### 本文抜粋 ###

1 私が子どものころ,集めていた「切手」の話。

  「切手」を集め始めたきっかけは,お父さんが廃品回収業を営んでいた同級生から,めずらしい「切手」のコレクションを見せてもらったことでした。使用済みの切手でも,これを「ゴミ」として燃やしてしまうのではなく,外国に輸出すれば,日本の文化を知ってもらうきっかけにもなる。ですから,封筒やはがきに貼ってあった「切手」は捨てずに,集めてほいて「寄付」をするという方法があることに気づかせる。

2 世界の中には,廃棄物から「資源」を取り出して売ることを仕事にしている子どもがいる。

###

# 指示 a:
記録のうち、「What is the distance that」を含む行から記録の最後の行まで(両端の行も含む)を、一字一句そのまま書き写してください。画像は入れないでください。

### 記録 ###

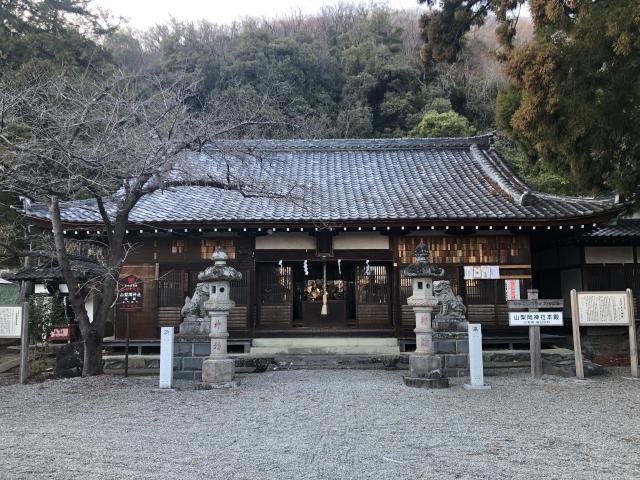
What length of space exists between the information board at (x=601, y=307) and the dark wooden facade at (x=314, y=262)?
278 centimetres

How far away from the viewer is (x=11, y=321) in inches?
388

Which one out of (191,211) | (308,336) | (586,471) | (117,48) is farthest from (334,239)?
(117,48)

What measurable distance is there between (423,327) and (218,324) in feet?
12.5

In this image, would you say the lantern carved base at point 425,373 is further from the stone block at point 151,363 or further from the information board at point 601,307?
the stone block at point 151,363

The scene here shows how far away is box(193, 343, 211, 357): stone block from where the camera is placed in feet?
33.0

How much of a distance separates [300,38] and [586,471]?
4397cm

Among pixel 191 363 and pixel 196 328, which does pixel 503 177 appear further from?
pixel 191 363

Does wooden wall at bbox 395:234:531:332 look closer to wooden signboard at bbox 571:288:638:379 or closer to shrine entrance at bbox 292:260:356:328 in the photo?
shrine entrance at bbox 292:260:356:328

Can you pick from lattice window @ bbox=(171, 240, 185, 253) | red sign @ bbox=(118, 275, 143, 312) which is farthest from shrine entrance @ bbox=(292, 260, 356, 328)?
red sign @ bbox=(118, 275, 143, 312)

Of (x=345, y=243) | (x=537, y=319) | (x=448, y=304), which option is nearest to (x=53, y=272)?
(x=345, y=243)

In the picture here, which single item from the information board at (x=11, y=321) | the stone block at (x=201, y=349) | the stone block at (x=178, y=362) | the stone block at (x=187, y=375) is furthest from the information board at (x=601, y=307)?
the information board at (x=11, y=321)

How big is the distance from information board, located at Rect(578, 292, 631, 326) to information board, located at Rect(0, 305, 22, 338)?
11.0 m

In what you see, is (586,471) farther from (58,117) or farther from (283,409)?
(58,117)

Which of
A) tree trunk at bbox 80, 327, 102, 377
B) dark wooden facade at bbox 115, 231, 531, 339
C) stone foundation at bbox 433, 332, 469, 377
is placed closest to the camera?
tree trunk at bbox 80, 327, 102, 377
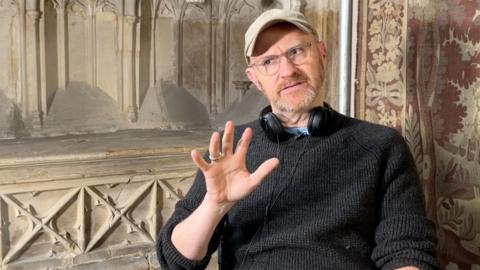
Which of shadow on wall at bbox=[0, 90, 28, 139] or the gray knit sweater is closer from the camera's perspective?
the gray knit sweater

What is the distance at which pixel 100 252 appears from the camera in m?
1.97

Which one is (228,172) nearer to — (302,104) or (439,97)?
(302,104)

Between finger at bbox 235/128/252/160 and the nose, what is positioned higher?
the nose

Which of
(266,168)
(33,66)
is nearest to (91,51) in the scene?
(33,66)

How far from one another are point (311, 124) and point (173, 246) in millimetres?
402

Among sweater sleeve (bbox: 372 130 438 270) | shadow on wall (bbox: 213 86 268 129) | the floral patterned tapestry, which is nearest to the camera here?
sweater sleeve (bbox: 372 130 438 270)

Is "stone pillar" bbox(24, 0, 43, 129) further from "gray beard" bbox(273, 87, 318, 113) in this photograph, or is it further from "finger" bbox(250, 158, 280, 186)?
"finger" bbox(250, 158, 280, 186)

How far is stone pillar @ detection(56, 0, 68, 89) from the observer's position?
2379 millimetres

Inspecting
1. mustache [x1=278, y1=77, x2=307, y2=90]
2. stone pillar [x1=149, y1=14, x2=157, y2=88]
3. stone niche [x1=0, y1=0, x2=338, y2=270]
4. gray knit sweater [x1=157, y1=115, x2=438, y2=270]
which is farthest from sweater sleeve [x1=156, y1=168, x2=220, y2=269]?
stone pillar [x1=149, y1=14, x2=157, y2=88]

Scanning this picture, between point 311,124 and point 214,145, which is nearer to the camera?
point 214,145

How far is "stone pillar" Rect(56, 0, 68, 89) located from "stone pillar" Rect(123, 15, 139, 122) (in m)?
0.25

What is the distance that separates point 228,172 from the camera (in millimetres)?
1098

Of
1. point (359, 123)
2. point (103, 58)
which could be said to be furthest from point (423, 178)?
point (103, 58)

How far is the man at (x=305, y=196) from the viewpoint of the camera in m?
1.20
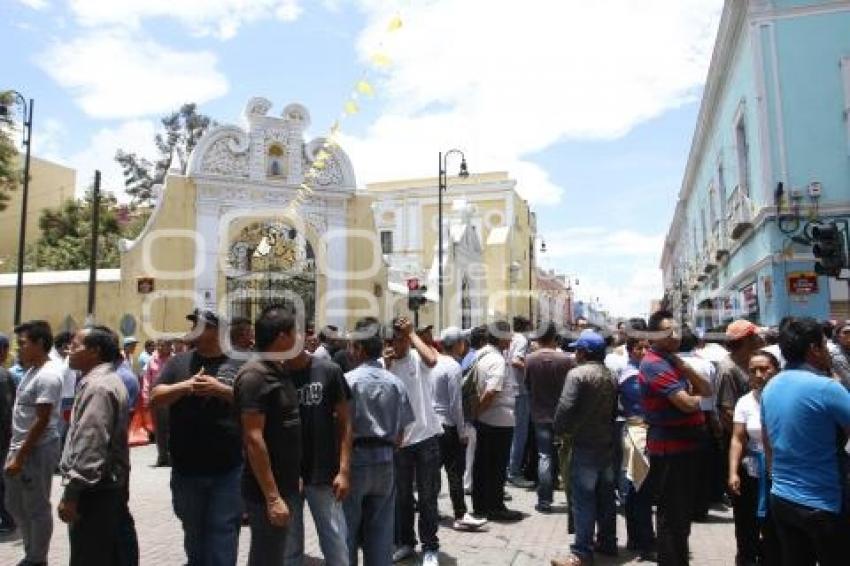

###

# 指示 b:
切手の話の本文では、切手を集め始めたきっかけは何だったと書かれていますか。

# 結果 a:
What is the distance that separates point 228,172 from the camera (in millimetres)?
1098

Of
1. point (359, 123)
2. point (103, 58)
which could be said to be furthest from point (423, 178)?
point (103, 58)

How far is the man at (x=305, y=196) from the viewpoint of the camera in m?
1.20

# 結果 b:
お父さんが廃品回収業を営んでいた同級生から、めずらしい切手のコレクションを見せてもらったことです。